Terraço da Sede da PF – fim da tarde

O vento soprava morno, balançando suavemente a camisa social de Braian. O sol tingia o céu de tons dourados e laranjas, mas o coração dele batia como se estivesse no meio de uma tempestade.

Ele se apoiou no parapeito do terraço, olhando o horizonte distante.

A dor o consumia.

"Ele está vivo."

"Luiz."

Mas não era mais o seu Luiz. O olhar era o mesmo — mas vazio. A ausência de reconhecimento machucava mais do que qualquer luto que já sentira.

As mãos tremiam. O corpo parecia frágil, como se prestes a despencar.

Respirou fundo. Fechou os olhos.

— "Você está mesmo aqui, né?" — murmurou para o céu. — "Mas e eu? Onde eu fiquei em você?"

A lembrança do toque voltou como uma descarga. O modo como os dedos de Luiz tremeram ao encostar nos seus. O olhar perdido, como se procurasse algo... que ele mesmo não sabia.

E Braian estava ali. Sempre esteve.

As lembranças voltaram em avalanche:

O sorriso de Luiz deitado no sofá, a risada dele após o primeiro beijo atrapalhado. A cicatriz no ombro direito. A forma como o abraçava durante as noites frias, como se ele fosse o lar.

E agora, tudo aquilo parecia ter sido deletado da vida dele.

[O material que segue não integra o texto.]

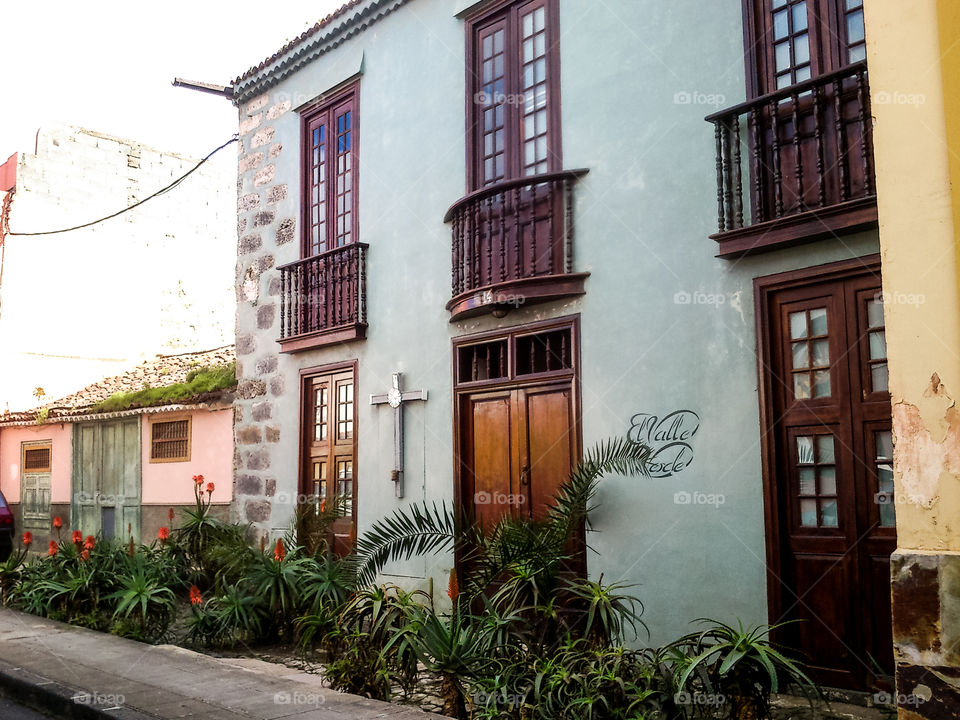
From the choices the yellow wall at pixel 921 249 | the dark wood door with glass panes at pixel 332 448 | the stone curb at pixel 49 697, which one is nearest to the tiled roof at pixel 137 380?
the dark wood door with glass panes at pixel 332 448

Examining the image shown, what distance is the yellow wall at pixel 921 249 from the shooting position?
163 inches

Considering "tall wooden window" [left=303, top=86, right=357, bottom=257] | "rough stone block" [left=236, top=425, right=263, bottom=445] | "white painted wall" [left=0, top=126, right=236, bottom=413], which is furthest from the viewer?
"white painted wall" [left=0, top=126, right=236, bottom=413]

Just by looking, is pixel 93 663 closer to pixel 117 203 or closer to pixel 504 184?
pixel 504 184

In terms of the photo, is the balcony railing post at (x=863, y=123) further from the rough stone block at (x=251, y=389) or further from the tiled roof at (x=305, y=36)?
the rough stone block at (x=251, y=389)

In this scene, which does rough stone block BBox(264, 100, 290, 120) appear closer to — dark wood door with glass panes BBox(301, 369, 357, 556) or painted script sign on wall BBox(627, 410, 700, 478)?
dark wood door with glass panes BBox(301, 369, 357, 556)

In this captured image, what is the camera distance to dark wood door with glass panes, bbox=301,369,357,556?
10.7m

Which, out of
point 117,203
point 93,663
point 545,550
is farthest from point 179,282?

— "Será que, se eu tocar mais uma vez... ele lembra?" — sussurrou.

Seu corpo inteiro gritava para correr até ele, segurá-lo, implorar que se lembrasse. Mas sua mente o segurava. Ele precisava ser racional. Profissional. Forte.

Mas a dor... era outra coisa.

— "Eu pensei em você todos esses anos... e agora que te vejo, é como se eu fosse só mais um rosto desconhecido no seu caminho."

Fechou os olhos novamente, pressionando os punhos contra o concreto frio do terraço. Lutava contra as lágrimas.

A voz dele ainda ecoava em sua mente:

— "Nós… já nos vimos antes?"

Sim, Luiz. Você já me viu antes. Você me amou antes.

E eu… nunca deixei de te amar.

E pela primeira vez em anos, Braian não sabia o que fazer.